La quota commozione, come sempre, è stata affidata a una donna. Il ministro Elsa Fornero ha pianto durante la conferenza stampa sulla manovra di salvezza e sciagura, ha pianto proprio alla parola “sacrifici”, quando doveva annunciare la deindicizzazione delle pensioni, e in molti si sono commossi con lei (ubriacandosi, domenica sera scorsa, per la disperazione della stangata e pensando soprattutto alle proprie vicinissime e inevitabili lacrime).

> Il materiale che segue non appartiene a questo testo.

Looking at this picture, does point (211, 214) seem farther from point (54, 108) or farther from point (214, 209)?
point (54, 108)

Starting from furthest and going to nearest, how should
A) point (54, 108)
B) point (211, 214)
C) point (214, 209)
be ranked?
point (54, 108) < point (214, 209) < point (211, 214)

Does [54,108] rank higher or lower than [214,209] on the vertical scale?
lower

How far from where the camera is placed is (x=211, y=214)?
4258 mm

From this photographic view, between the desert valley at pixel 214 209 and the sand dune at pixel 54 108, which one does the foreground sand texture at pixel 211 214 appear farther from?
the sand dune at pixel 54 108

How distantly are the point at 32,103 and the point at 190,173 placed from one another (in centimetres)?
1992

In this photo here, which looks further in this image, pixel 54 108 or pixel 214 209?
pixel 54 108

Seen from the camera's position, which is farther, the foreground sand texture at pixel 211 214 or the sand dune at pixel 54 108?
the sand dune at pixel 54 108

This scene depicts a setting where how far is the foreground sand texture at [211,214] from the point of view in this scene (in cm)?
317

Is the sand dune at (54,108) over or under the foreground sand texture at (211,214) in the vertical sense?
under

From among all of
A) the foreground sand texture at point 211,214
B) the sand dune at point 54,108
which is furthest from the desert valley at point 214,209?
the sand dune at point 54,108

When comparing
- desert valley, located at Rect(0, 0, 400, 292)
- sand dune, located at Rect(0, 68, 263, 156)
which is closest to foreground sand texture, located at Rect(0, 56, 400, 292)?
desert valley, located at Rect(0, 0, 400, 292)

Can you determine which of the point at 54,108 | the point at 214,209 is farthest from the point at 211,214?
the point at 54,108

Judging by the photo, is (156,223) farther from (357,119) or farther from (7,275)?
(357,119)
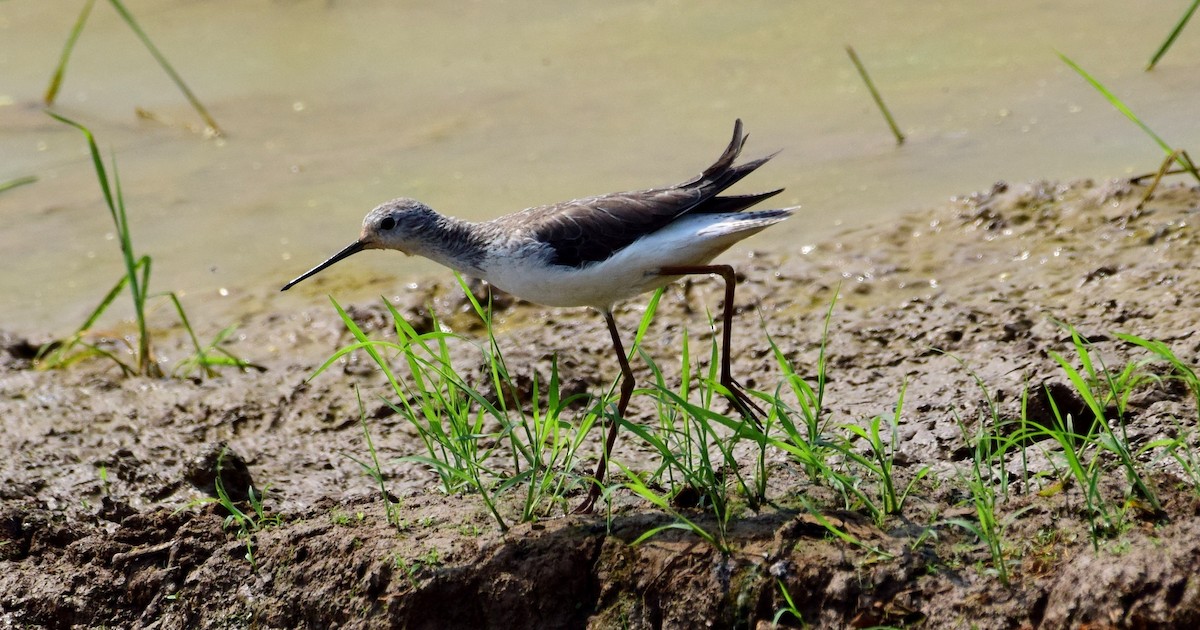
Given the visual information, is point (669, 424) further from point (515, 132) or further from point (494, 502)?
point (515, 132)

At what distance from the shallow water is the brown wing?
2281 mm

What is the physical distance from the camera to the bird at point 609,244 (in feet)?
13.7

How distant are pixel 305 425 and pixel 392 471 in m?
0.80

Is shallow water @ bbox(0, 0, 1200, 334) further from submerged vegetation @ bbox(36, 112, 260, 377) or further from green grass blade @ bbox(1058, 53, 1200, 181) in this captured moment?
green grass blade @ bbox(1058, 53, 1200, 181)

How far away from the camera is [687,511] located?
3750mm

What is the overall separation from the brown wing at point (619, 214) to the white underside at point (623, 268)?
0.06m

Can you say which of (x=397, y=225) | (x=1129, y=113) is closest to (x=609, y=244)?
(x=397, y=225)

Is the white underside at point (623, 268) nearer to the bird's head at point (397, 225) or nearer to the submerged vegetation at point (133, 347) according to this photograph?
the bird's head at point (397, 225)

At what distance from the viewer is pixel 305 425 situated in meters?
5.31

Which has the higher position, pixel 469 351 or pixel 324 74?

Quanta umanità, consapevolezza, empatia, hanno detto alcuni, e che gioia venire uccisi con tanta emozionata compassione; per i misogini e i cinici, invece, sono state le scarpe strette a fare scoppiare in lacrime Elsa Fornero, cioè lo stesso motivo per cui si commuovevano spesso Stefania Prestigiacomo e Mara Carfagna, lacrimose ex ministre.
In ogni caso, il desiderio altolocato (non del mondo reale) di soffrire, quello per cui in molti gridano ovunque: ancora professor Monti, ci tassi ancora, e applaudono alla catarsi della manovra e allo stile, anzi comprano on line, per fare prima, barche da dieci metri e seconde case perché se non ti tassa Monti non sei nessuno, l’aspirazione frivola a esserci, insomma, è stata sentimentalmente soddisfatta anche dalle lacrime (forse da crollo nervoso, forse da discussioni precedenti per la messa a punto delle misure) del ministro Elsa Fornero.
Ha regalato la mondana sensazione di fare parte di qualcosa con una grandezza tragica, almeno, di essere dentro la solidarietà nazionale, con le signore che regalano i propri gioielli alla causa come in “Via col vento”, anche se Monti non è sembrato apprezzare molto lo sfogo, la distrazione, la perdita di tempo (“Commuoviti, ma correggimi” non è stato l’equivalente di porgere un fazzoletto ricamato).
Ma le lacrime femminili sono una micidiale arma da fine di mondo, una specie di nucleare segreto nascosto dentro le palpebre. Quando lo si fa esplodere, si può contemporaneamente affondare qualunque artiglio. Funziona così, anche nelle canzonette e nelle serie tivù: lei lo lascia, e piange, lei lo ha tradito, e piange, lei si è già messa con un altro e ha portato via tutti i mobili, e piange.
Le lacrime di una donna lasciano sempre, in chi le guarda scorrere, una sensazione di passeggero stordimento e di senso di colpa. Le lacrime di Elsa Fornero hanno disarmato, per pochi istanti, le incazzature di tutti quelli (non altolocati) che si sentono usati come bancomat, e non sono affatto colpiti dalla rinuncia di Monti al suo stipendio da ministro. Il pianto veloce è il perfetto complemento della sobrietà: l’umanizzazione della catastrofe attraverso una smorfia di dolore e un paio di occhi arrossati, un sorriso nervoso, il bisogno di qualche minuto per riprendersi, nemmeno un fazzoletto. “La parte più dolorosa”, aveva detto Elsa Fornero, prima di emozionarsi. La parte più dolorosa arriva adesso.